Vidas transbordantes de éter,
vago engano, oca realidade;
míriades de almas iguais,
aceitáveis porque iguais,
normais porque iguais,
inúteis porque iguais.
Tempo fugaz e esguio,
impossível, loucos!, de possuir
antes o ignorar que por o querer
ele fugir.
Mas, vazio que vão preenchimento busca
saber não o pode
nem coração tem que o queira.
Futilidades sucessivas
que, do simples, nojo aparentam
enojam os aparente simples
que sorrindo se enganam
por delas não viver.
Com o desprezo conformados,
incompreendidos na sua sanidade
num mundo de loucos a viver forçados
eles próprios por loucos tomados.
Diferença;
fonte de tumultuosas águas turvas,
inultrapassável fronteira.
Solidão.

Saturday, February 26, 2005

"Amar eficazmente a alguém é recusar-se a aceitar a sua caricatura. Rasgar todas as máscaras é a condição para que apareça a verdadeira face humana, no esplendor de sua verdade."

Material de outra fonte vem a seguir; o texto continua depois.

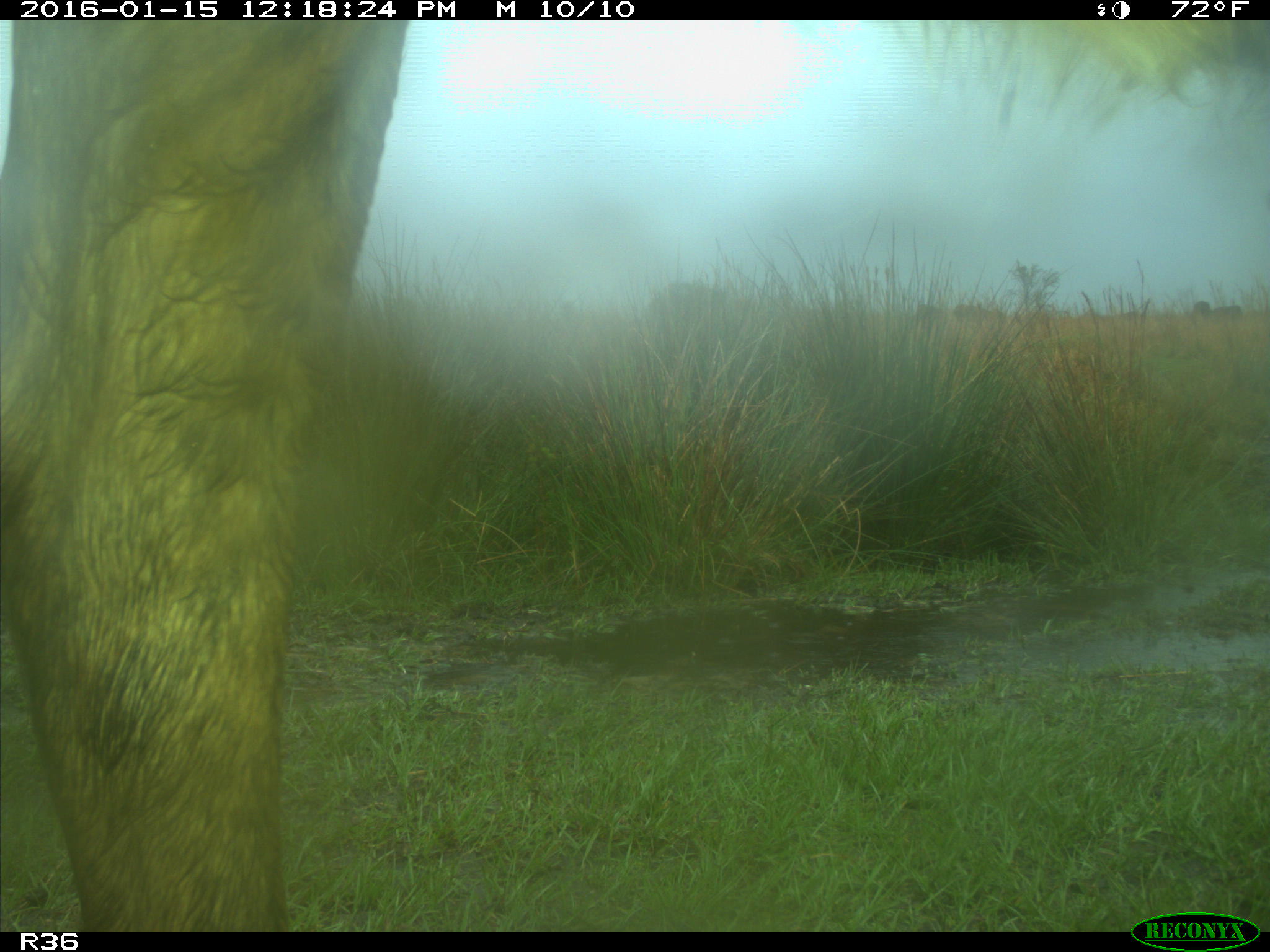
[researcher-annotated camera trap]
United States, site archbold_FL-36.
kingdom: Animalia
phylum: Chordata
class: Mammalia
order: Artiodactyla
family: Bovidae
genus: Bos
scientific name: Bos taurus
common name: domestic cow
Bos taurus (domestic cow).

Todos nós temos a nossa própria máscara. Que é, indubitavelmente, mais ou menos transparente, consoante mais ou menos nos revelamos àqueles que nos rodeiam, que connosco partilham a crueldade desta vida que, teimosamente, insistimos em gozar. Amar surge, então, como o tentar do rasgar da máscara, e como o deixar que no-la rasguem.
A questão forte e avassaladora surge nesse momento: quando a máscara cai. Se transparente, o sentimento intensifica-se, a confiança prolifera, o bem-estar da pessoa que amamos necessariamente decorre dela e do estar com ela. Mas se translúcida ou totalmente opaca, são o desalento, a decepção, a angústia, a humilhação e o desprezo os emergentes ao cair o pano da peça, porque a vida mais não foi que representada.
Rasgar a máscara do outro implica consciência relativamente à própria, noção do quão frágil a mais bela e coesa representação é, quando nos expomos de tal modo. Porque, para rasgar a máscara do outro, temos de abrir uma fresta na nossa, para que a comunhão de almas seja tal que nos seja possível e permitido rasgar essa máscara. Amar, então ser verdadeiramente, sentir independentemente do outro mas, contudo, sentir o e pelo outro! Amar, ter a coragem de, antes que o outro rasgue a nossa máscara, a tirar na sua frente, revelar o íntimo do nosso ser, deixar que o outro o conheça, o percorra, o sinta como familiar.
Amar não é acto único, mas a reciprocidade na interpenetração das almas e na interrelação das inteligências. Onde a presença, a co-existência da confiança e da ousadia é pressuposta, não se admite, sequer, a negação do tocar a máscara, do esfaqueá-la, fazê-la e deixá-la cair. Por muito transparente que ela seja, por muito que à realidade se assemelhe.
Todo o ser se torna ambíguo, ainda que recto no seu viver. Se ao conhecido nada revelamos, é muitas vezes ao desconhecido que expomos as verdades, de uma forma subtil ou nem tanto. Ao ser que amamos e que nos ama, a nossa faceta de humano apresenta-se como algo de merecedor desse nosso amor, enquanto que a vertente de pensador e de amante a algo místico e fascinante se assemelha, fazendo-o querer rasgar a nossa máscara, querer ir mais e mais além, mais e mais profundamente, ao encontro da nossa essência.
Amar e ser amado, conceitos inseparáveis e necessários um do outro. Os dois pontos que unem e dão sentido à vida. Os utensílios que rasgam, destroem ou puramente a máscara de cada um ultrapassam. Amar não é ser transparente, inequívoco, conhecido; amar é permitir a comunhão do íntimo do ser, instigando o outro a descobri-lo, a desvendar o seu.
Amar é mais do nos revelarmos e deixar cair a máscara: é entregá-la, fazendo sentir a quem amamos que está seguro connosco porque, tal como ele, verdadeiros nos apresentamos.